He glanced at the screen. It was a kiddies’ movie, and he’d seen it before.

‘Hope Joey didn’t mind too much, cause it was just a laugh, see, a bit of fun. So I hope he’s not gone off in a sulk, hope he’s not going to be an arsehole . . . ’

Pause for unembarrassed burp.

‘ . . . no pun intended.’

Hot in there. He loosened his collar.

‘How is he, anyway? Bit green round the gills? Bit pink round the edges? Bit tender, is he? A bit inflamed? Because he should have used some Nivea, shouldn’t he. You tell him from me, so he’ll know for next time — he should smear on the cold-cream and it won’t be so bad. Just ponce along to Boots and buy himself a large-size tub. Tell him Mervyn said, and give him my best. We were mates, see, darling. That’s why I care.’

He slid himself down, made himself comfortable.

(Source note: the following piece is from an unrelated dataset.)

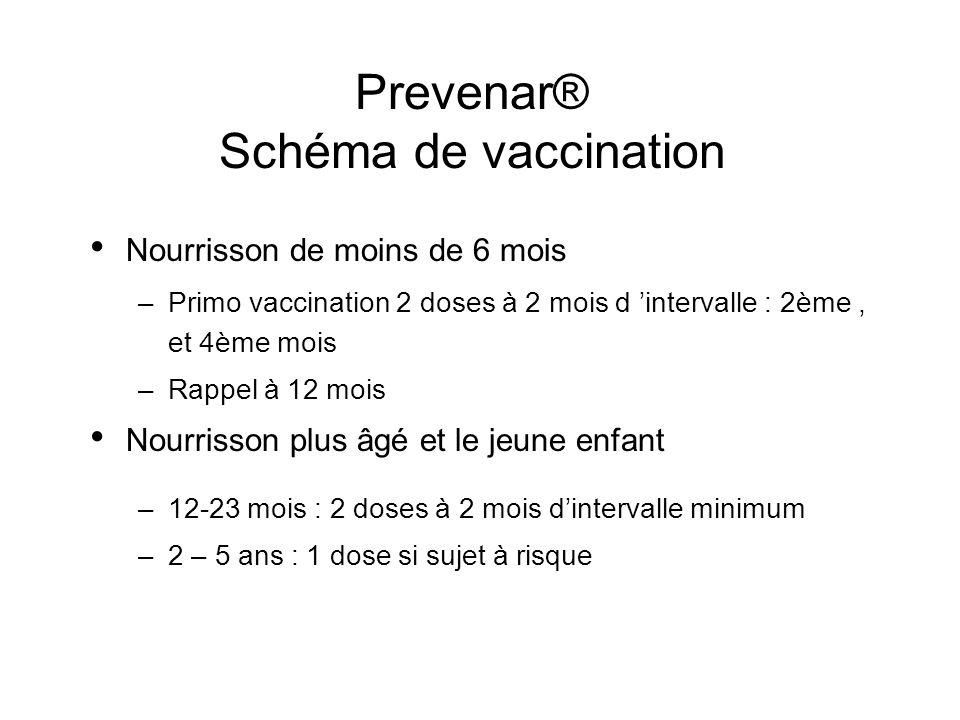 Prevenar® Schéma de vaccination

‘So tell me, darling, how’s your lad?’

A soft voice floated from behind:

‘Surviving.’

A nylon wire flicked through the air. Mervyn lifted slightly in his seat. His body gently arched, the legs began to tremble, and Joe was leaning forward, head bent low so he’s nearly butting, almost kissing, grinning hard through gritted teeth, quietly weeping as he pulled the cords, as he crossed his hands and pulled them tight.

The ripples spread along the seats and made them shake, as in a train. It felt like sitting in the train when it goes over the points, when two tracks merge and the wheels almost jump. The train begins to shudder as it cuts across the intersection, and you feel it in your seat, you feel the movement in your seat. It spreads across your back and between your legs, and everyone’s staring at the floor because the train’s vibrating in their crotch, which makes them happy, for a moment. Or at least contented, if they’re hard to please.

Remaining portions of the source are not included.